Read this letter’s full text in Revelation 2:18-29
Background
Thirty kilometers west of Pergamon on the imperial Roman road lay Thyatira, where the town of Akhisar lies today. Apollo, the sun god, was the chief deity of the city. The city was also noted for its industries, the most notable being the dying of cloth particularly in the colors purple and crimson.
Prophetic Application
The church of Thyatira represents the Church of the Middle Ages. Thyatira received the longest of the letters, containing grave information about the conditions that would prevail. The Church would be inundated with false doctrines and persecuted for faithfulness to God and His Word.
The spirit of compromise that started with Pergamos would reach its zenith in the time of Thyatira. As the name “sweet savour of labor” implies, works as a means to obtaining grace would become a prominent feature of the time. The introductory statement in the letter to Thyatira highlights this point:
I know your works, love, service, faith, and your patience; and as for your works, the last are more than the first (Revelation 2:19 NKJV).
In this time of spiritual darkness, the truth was abandoned and Christianity was replaced by the old pagan form of sun worship dressed in a garb of Christianity. Forms, rituals, objects, and works replaced the elevating truths of the Gospel. Pagan deities masquerading under Gospel titles replaced Jesus, and the ancient Babylonian mysteries were reintroduced.
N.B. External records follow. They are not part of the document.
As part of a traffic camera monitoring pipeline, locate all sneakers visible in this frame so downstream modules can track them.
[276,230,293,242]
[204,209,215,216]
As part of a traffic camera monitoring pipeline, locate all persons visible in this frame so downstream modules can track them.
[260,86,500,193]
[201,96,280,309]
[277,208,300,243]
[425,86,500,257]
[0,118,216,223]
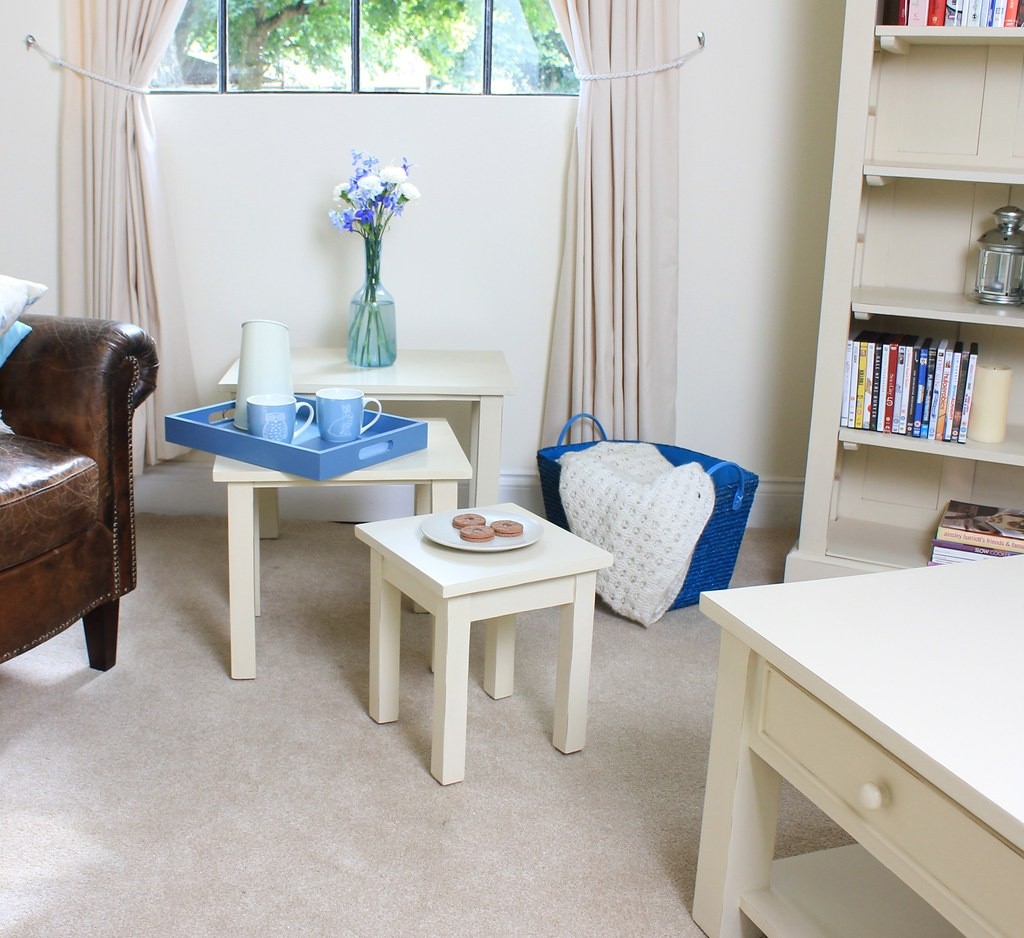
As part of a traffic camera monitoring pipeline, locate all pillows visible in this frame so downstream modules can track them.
[0,273,49,365]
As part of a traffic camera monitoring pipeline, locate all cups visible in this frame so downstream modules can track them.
[233,319,295,431]
[315,387,382,442]
[246,394,314,445]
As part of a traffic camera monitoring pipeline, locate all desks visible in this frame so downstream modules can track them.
[353,502,615,786]
[212,417,475,681]
[691,556,1024,938]
[216,345,516,539]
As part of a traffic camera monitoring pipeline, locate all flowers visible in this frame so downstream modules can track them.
[327,147,421,256]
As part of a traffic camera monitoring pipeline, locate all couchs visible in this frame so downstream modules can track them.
[0,314,161,672]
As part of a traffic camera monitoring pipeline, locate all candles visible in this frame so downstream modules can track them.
[968,361,1012,444]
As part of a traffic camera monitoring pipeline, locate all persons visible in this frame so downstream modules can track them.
[953,410,962,428]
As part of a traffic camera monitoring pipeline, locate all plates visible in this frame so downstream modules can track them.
[420,508,544,551]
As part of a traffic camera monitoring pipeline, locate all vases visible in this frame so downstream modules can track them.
[348,263,398,367]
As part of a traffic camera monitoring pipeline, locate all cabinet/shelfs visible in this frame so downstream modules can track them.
[783,0,1024,575]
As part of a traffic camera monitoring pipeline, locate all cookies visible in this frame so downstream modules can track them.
[452,513,523,542]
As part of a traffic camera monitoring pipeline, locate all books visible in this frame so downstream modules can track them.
[882,0,1024,27]
[840,330,979,445]
[927,500,1024,566]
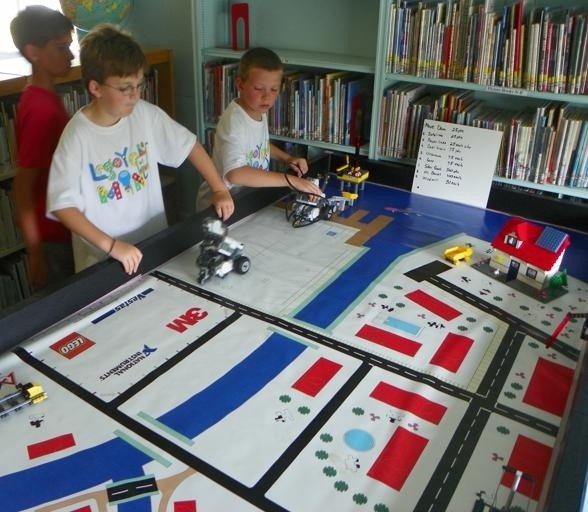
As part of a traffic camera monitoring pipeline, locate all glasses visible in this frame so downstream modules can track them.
[99,80,147,96]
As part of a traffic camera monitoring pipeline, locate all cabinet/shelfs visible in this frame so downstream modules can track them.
[1,48,174,302]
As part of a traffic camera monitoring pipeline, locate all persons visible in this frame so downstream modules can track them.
[40,20,239,277]
[6,3,79,295]
[192,46,326,214]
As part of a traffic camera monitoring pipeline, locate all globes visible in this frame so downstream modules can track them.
[59,0,134,33]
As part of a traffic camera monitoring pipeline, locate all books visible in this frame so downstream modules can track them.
[0,78,92,309]
[200,62,588,204]
[139,65,159,106]
[385,1,588,95]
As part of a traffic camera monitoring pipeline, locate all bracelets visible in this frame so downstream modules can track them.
[104,238,116,259]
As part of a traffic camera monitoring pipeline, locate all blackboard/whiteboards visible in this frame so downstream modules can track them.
[412,118,505,208]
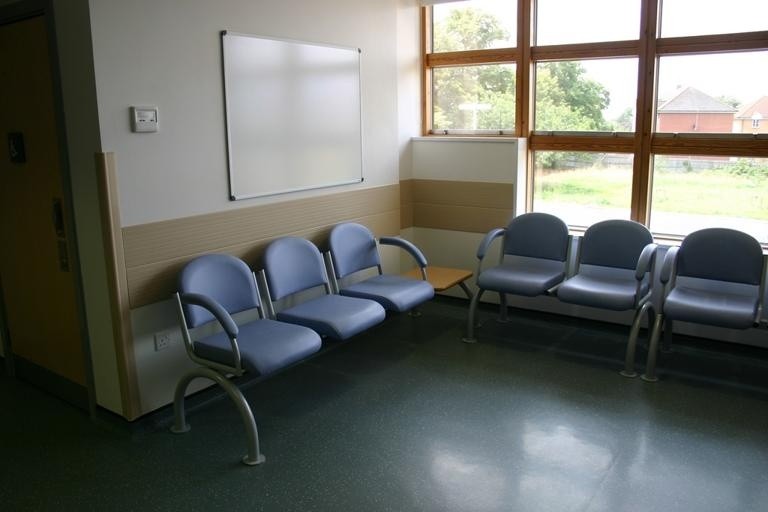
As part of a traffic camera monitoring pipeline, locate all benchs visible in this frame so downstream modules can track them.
[464,211,657,376]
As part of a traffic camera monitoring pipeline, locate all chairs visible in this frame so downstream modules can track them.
[642,228,767,384]
[166,220,431,467]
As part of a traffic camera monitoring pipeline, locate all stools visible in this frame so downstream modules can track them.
[395,265,483,331]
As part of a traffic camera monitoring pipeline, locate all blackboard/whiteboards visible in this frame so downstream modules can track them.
[221,30,363,201]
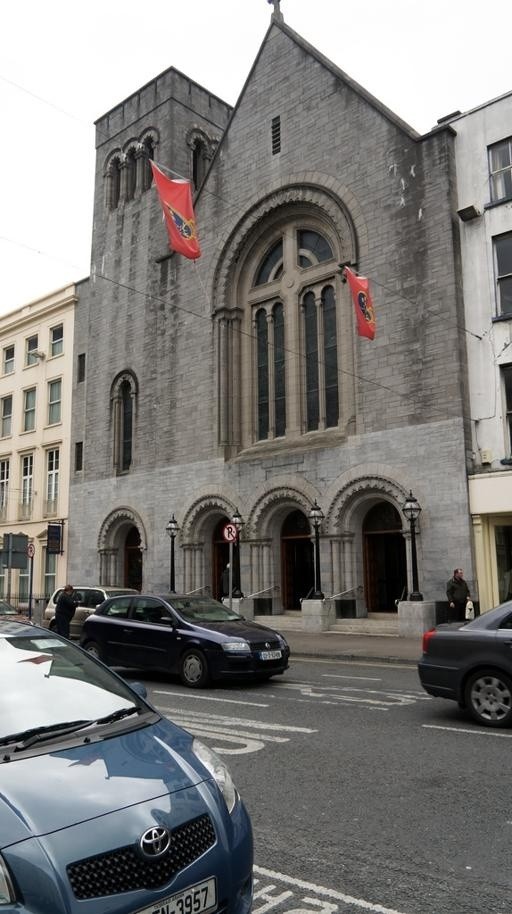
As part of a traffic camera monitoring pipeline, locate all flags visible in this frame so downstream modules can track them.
[149,159,201,259]
[345,266,376,340]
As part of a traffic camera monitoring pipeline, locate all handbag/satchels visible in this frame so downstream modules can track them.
[465,600,474,620]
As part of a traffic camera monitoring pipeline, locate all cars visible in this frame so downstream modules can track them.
[416,600,512,728]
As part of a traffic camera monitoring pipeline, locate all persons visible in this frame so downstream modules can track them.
[55,585,79,639]
[446,568,470,623]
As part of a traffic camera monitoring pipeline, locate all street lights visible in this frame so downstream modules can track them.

Even the pagan vestments with their prominent purple and crimson colors were introduced as the vestments of the priesthood. The symbols of Dagon, the fish god, became symbols of the so-called “shepherds of the flock.”
The promise of the ultimate victory of Christ stands as a rebuke to the Church of the Middle Ages:
And he that overcometh, and keepeth my works unto the end, to him will I give power over the nations: And he shall rule them with a rod of iron (Revelation 2:26-27).